The program is part of Community Café at the Ohr, a monthly lecture series.
On Nov. 15, the Mobile Bay Vintage Motorcycle Club and the Crescent City Vintage Motorcycle Club will present the Gulf Coast Vintage Motorcycle Show on the Ohr's Museum Plaza. Registration will be 11 a.m. to 1:15 p.m., with awards (first three places in each class plus a best of show) presented at 3 p.m.
The show is free to spectators. About 40 to 60 bikes from the 1930s to 1960s are expected to be part of the show.
Motorcycle owners' entrance fee for the show will be $10 per bike. Categories are Vintage American over 350cc, Vintage American 350cc or less, Vintage Japanese over 305cc, Vintage Japanese 305cc or less, Vintage European 1977 or newer, Vintage European 1976 or older, vintage British, Vintage Scooter, Unrestored Original, Café Racer (any age), Competition (any age) and Custom (any age).
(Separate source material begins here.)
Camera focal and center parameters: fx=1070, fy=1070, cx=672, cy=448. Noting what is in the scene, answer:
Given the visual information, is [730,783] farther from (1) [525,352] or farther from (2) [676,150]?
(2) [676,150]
The talk and the show are precursors to an Ohr exhibit planned for November 2016 through May 2017, in which motorcycles from the early 1900s to about 1960 will be on display in the museum's galleries.
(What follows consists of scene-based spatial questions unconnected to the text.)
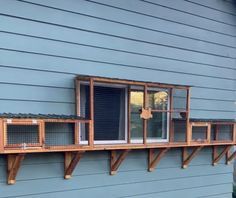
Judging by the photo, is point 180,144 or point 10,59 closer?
point 10,59

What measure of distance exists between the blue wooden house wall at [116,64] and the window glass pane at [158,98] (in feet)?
0.51

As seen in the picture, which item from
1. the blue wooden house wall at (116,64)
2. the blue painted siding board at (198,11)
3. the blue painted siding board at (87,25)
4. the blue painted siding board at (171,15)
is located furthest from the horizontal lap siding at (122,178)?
the blue painted siding board at (198,11)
"My talk will take on the premise 'Why would an art museum do motorcycles?'" he said. "It looks at motorcycles as an art form. They are a thing of beauty."
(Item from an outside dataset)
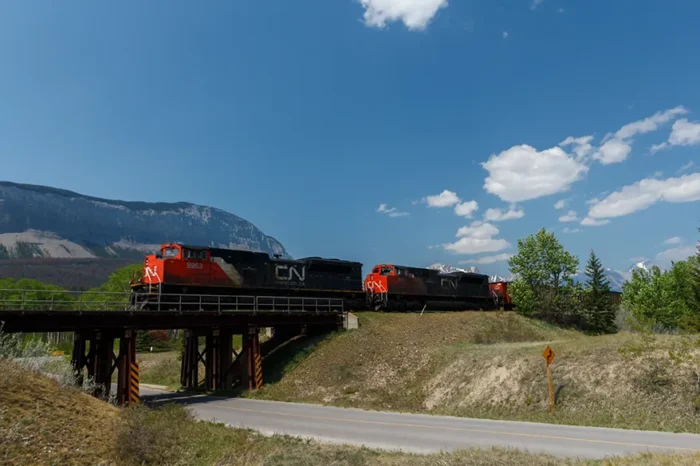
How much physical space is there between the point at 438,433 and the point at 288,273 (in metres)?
25.3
He noted the Guggeinheim Museum in New York "did this years ago, and there was an uproar. The director said this is engineering and art combined," O'Brien said. "Some look at them as fine antique jewelry."
An interesting aside: "The Art of the Motorcycle," also the name of the Guggeinheim's 1998 exhibit, was shown in a display designed by Frank Gehry (the Ohr's designer) in the New York museum designed by Frank Lloyd Wright.
Early motorcycles could best be described as bicycles with gas tanks.
"When cars were first being built, any transportation was considered good," he said. "But as cars became more accessible and better, motorcycles were not looked at as a particularly good mode of transportation. They were considered more for enthusiasts."
There was little to no shock absorbency for rutted or gravel early roads.
"With bikes from the '20s and earlier, you really had to know what you were doing," O'Brien said.
O'Brien appreciates the beauty of motorcycles.
"I love British sports cars, and I always wanted to do an exhibit of them in a museum, but there's a problem," he said with a smile. "You can't fit them in the doors. So I checked out vintage motorcycles, and I fell in love with the way they look."
He's had some experience with the bikes.
"I have driven them a few times and crashed twice. I just like looking at them," he said.
There is a George Ohr connection to motorcycles.
"Ohr himself was a motorcycle guy," O'Brien said. "He rode a Thor, which would have been from the 1908 to 1914 period, so we're looking for a Thor motorcycle."